Our method optimizes garments in static fitting states under gravity and body supporting forces. For non-static states, such as a snapshot of flowing, or static states influenced by other external forces such as grasping, our garment optimization process attempts to approximate the non-static states by finding nearby static configurations (as shown in Figure 10). However, these static approximations may not reflect the garment’s true geometry. We acknowledge this as a limitation and leave the extension to dynamic states or broader boundary conditions as future work.

10. Conclusion

In this paper, we present a garment reconstruction pipeline, Dress-1-to-3, which takes a single-view image as input and reconstructs a posed human wearing textured garments, with both the human pose and garment shapes closely aligned with the input image. During optimization, we refine the sewing pattern shapes and physical material parameters by leveraging a differentiable CIPC simulator with accurate contact. The resulting garment assets are simulation-ready and can be seamlessly integrated into a physics-based simulator.
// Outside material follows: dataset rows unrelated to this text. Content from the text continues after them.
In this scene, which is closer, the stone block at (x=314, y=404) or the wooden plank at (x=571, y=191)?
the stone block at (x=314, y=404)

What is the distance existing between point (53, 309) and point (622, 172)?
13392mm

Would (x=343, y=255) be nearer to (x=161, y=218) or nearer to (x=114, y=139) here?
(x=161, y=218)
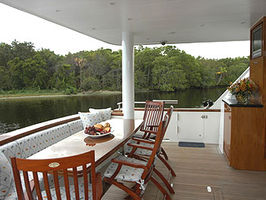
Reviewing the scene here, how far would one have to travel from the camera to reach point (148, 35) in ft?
15.6

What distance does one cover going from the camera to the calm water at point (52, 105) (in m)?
7.73

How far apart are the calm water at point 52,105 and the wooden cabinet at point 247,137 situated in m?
3.80

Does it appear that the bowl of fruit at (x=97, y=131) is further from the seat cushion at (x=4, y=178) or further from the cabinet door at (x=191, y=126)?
the cabinet door at (x=191, y=126)

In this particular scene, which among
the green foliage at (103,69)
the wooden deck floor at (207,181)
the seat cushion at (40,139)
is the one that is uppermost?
the green foliage at (103,69)

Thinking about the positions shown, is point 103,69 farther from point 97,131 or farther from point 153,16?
point 97,131

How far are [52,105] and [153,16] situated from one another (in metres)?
6.93

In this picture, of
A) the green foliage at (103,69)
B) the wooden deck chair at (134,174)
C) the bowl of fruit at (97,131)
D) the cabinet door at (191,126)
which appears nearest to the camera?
the wooden deck chair at (134,174)

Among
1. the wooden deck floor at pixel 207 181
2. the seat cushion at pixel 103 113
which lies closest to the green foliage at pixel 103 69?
the wooden deck floor at pixel 207 181

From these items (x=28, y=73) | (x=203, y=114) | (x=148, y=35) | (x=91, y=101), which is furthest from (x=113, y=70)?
(x=203, y=114)

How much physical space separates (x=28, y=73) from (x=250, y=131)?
769 centimetres

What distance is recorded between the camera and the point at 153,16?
3314mm

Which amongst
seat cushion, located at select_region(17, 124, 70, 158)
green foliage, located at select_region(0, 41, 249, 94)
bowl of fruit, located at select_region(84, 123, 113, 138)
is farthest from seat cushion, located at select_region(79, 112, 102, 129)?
green foliage, located at select_region(0, 41, 249, 94)

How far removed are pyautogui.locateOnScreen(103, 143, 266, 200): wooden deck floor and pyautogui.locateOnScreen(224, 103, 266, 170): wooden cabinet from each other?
0.16 m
We benchmark our pipeline against baseline methods through two key experiments: a quantitative comparison of geometry reconstruction using existing garment datasets and a qualitative evaluation of sewing patterns. In both cases, Dress-1-to-3 significantly outperforms the baseline approaches.

To further assess the Dress-1-to-3’s robustness and performance, we test our textured garment reconstruction using in-the-wild real-world and synthetic images, validated together with animations of dressed humans. The high-quality results demonstrate the robustness and effectiveness of our approach.

Additionally, ablation studies underscore the importance of the patch symmetrization technique and the contributions of each regularization loss term, highlighting their critical role in optimizing the pipeline’s performance.

Limitations and Future Work

While our method provides consistent high-fidelity reconstruction and has been extensively tested with in-the-wild images, its generation ability is somewhat limited by the initial estimation of the sewing pattern. For instance, our method cannot predict new connected pattern components if they are not included in the initial estimation. Additionally, challenges arise with layered clothing, as SewFormer can only predict single-layer patterns, causing multi-layered garments to be fused into a single cloth component. It is worth noting that with a more versatile sewing pattern predictor capable of handling such cases, our method would also be able to process more complex garments. We leave this enhancement as future work.

Furthermore, some optimized sewing patterns may not fully adhere to conventional fashion design principles, as our supervision relies solely on ground-truth renderings of fitted garments. Incorporating regularizers based on design conventions in future work could help produce patterns that are more suitable for manufacturing.

Another limitation lies in the overly smoothed garment surfaces produced by our method. To enhance training robustness, we incorporate regularizers such as seam loss and Laplacian loss; however, these also suppress the formation of natural wrinkles. Another contributing factor to the lack of high-frequency detail is the inconsistency in multi-view normal maps generated by MagicMan, which further smooths geometry in detailed regions. Addressing the reconstruction of high-frequency geometric features remains an avenue for future work.

We also observe a gap between input images and generated textures. Since this is not our primary technical contribution, we use off-the-shelf tools for texture generation. Improving PBR texture generation is left for future work, as it warrants a standalone research effort.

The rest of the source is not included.